§ **TASK OBJECTIVE**:
Please state how many of the lines below contain the string "centimetres", matching case exactly. Reply with the number alone.

--- Start ---

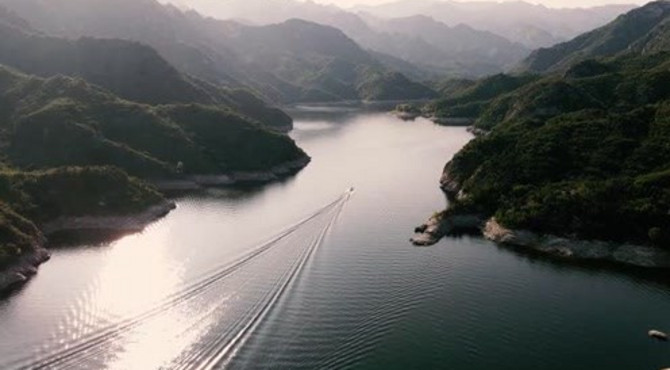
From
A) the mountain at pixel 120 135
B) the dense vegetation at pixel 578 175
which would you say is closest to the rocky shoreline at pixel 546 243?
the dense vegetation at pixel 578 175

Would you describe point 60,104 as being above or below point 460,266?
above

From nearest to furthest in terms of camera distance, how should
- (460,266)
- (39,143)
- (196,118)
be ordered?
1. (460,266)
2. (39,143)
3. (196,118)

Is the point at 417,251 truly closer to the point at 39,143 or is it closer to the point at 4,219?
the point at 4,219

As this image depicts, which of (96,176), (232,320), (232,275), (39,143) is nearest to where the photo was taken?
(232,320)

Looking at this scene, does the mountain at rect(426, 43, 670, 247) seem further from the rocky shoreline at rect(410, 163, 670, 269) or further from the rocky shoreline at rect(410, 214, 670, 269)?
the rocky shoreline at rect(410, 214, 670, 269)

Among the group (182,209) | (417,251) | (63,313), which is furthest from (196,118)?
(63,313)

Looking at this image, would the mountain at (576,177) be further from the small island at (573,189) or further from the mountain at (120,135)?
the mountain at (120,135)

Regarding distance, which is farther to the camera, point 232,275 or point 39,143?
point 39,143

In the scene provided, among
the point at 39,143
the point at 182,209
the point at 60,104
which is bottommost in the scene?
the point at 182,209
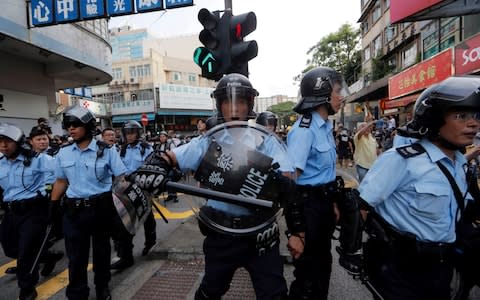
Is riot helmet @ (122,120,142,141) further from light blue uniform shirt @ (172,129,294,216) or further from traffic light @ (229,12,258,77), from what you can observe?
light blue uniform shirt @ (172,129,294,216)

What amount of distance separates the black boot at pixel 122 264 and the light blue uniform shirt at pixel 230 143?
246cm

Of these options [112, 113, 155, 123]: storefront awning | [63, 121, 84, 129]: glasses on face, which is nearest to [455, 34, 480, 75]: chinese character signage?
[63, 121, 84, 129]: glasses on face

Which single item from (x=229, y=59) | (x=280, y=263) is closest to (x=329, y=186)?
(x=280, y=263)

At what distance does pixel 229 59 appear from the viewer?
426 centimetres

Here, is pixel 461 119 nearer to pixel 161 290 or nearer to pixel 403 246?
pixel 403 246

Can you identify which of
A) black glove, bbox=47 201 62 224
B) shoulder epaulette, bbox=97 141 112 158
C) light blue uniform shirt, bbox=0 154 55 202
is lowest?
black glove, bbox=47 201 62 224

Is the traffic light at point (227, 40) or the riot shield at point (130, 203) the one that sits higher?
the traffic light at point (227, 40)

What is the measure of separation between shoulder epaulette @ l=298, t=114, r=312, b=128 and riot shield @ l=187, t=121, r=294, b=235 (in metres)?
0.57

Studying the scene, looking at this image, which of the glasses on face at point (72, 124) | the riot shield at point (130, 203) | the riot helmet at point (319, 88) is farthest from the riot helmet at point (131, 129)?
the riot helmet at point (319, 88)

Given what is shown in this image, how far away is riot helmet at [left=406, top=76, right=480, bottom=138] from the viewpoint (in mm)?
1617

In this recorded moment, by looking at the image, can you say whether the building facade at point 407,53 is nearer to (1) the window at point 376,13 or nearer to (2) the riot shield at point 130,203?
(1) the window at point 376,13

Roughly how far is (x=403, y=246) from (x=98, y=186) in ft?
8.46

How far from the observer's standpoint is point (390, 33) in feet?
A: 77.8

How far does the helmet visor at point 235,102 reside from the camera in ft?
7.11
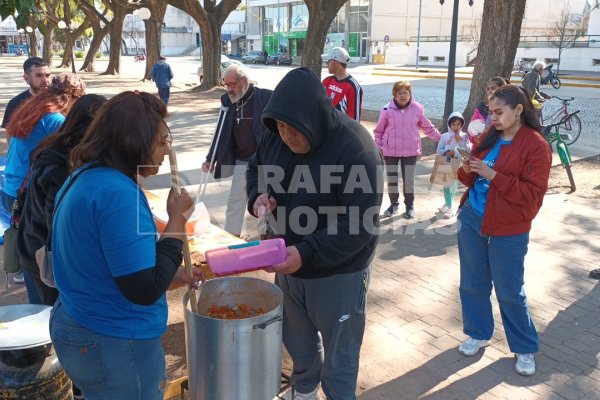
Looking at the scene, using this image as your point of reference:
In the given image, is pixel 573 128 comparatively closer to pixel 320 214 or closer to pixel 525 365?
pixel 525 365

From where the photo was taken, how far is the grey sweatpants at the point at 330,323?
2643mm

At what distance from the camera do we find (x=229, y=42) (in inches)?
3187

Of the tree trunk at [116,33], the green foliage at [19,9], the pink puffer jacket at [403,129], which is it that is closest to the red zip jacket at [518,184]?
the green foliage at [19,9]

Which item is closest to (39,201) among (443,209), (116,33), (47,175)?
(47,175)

--- End ---
--- Start ---

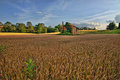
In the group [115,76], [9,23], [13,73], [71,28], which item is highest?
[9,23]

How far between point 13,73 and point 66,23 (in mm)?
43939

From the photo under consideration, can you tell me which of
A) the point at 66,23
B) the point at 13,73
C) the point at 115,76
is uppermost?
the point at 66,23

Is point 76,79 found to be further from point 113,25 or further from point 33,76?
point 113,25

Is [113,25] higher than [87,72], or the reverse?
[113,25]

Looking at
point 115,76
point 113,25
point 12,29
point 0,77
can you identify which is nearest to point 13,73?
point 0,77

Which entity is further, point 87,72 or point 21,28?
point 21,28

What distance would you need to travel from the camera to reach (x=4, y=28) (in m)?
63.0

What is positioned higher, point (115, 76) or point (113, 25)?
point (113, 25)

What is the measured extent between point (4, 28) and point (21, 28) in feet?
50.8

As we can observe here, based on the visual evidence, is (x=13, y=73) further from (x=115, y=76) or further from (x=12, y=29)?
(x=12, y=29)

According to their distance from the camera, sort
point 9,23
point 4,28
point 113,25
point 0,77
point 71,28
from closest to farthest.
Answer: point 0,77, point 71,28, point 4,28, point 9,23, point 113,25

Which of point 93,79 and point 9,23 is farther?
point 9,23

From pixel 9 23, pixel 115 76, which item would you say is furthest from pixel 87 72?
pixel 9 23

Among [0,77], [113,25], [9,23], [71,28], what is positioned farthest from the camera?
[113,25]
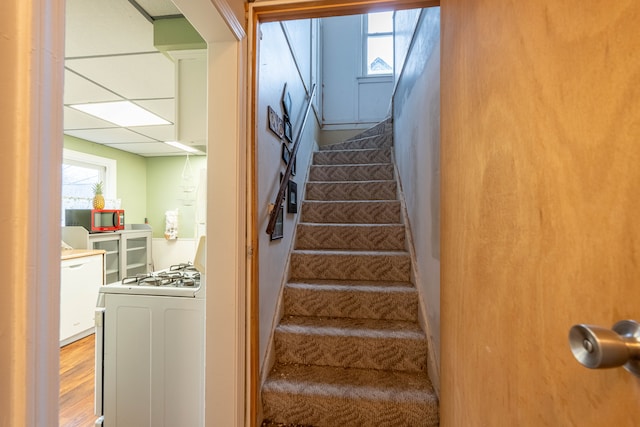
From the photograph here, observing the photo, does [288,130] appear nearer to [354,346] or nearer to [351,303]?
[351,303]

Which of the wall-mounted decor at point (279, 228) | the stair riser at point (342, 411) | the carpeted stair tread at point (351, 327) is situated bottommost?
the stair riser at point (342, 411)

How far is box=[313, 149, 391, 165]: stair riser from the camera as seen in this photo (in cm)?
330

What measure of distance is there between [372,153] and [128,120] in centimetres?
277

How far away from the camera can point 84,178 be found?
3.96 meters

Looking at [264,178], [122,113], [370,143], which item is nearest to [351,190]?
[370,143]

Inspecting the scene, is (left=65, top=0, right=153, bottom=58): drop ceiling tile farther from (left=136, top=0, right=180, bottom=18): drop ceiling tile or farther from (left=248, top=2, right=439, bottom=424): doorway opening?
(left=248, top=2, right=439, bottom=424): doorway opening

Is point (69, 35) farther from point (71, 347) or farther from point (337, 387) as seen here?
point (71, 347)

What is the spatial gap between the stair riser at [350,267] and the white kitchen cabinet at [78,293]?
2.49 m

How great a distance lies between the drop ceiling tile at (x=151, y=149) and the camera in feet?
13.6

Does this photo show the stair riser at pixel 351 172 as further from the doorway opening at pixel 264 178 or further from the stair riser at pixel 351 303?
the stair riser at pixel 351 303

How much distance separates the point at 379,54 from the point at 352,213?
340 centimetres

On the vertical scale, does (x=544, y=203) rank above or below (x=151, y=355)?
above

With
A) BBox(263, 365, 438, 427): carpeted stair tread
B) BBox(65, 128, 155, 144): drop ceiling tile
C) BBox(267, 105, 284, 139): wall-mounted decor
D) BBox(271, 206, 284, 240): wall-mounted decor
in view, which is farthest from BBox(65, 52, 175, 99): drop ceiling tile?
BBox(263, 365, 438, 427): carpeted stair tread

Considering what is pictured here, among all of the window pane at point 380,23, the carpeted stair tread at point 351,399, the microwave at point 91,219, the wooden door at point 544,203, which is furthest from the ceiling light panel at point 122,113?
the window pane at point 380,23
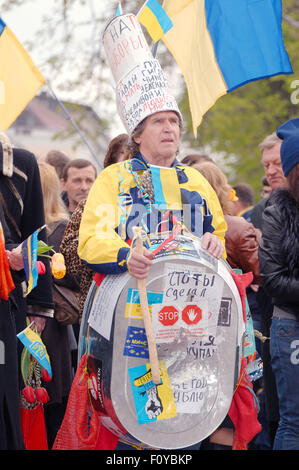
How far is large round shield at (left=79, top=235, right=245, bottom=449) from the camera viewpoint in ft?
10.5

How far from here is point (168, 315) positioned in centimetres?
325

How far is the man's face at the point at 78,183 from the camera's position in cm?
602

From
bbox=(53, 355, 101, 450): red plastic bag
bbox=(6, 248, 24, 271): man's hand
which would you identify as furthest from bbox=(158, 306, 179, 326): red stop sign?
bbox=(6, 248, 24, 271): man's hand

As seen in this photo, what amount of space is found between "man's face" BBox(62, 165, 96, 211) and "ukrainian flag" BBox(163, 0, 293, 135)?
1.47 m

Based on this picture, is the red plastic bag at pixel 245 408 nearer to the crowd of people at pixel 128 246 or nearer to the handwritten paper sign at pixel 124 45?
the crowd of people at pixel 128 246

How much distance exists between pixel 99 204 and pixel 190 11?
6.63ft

--- End ---
--- Start ---

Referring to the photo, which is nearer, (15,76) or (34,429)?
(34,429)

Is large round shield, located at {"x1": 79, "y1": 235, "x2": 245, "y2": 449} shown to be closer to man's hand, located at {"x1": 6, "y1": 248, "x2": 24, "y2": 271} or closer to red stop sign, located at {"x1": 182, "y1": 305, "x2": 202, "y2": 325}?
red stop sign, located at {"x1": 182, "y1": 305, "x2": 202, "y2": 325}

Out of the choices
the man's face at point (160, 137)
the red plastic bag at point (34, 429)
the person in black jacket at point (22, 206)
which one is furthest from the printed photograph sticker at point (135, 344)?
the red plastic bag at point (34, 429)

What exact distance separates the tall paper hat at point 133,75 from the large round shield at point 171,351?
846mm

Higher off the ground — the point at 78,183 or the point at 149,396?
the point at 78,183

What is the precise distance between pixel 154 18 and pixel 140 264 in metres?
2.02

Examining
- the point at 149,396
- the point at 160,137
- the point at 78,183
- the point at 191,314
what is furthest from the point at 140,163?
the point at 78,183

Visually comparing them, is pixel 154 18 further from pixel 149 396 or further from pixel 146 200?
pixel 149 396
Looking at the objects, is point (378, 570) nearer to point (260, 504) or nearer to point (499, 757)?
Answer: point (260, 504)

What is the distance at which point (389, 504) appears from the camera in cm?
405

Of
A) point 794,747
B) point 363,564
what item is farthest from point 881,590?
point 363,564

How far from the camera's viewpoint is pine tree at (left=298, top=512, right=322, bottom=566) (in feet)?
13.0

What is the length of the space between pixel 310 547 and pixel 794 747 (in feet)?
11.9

--- End ---

§ **THE OUTPUT**:
4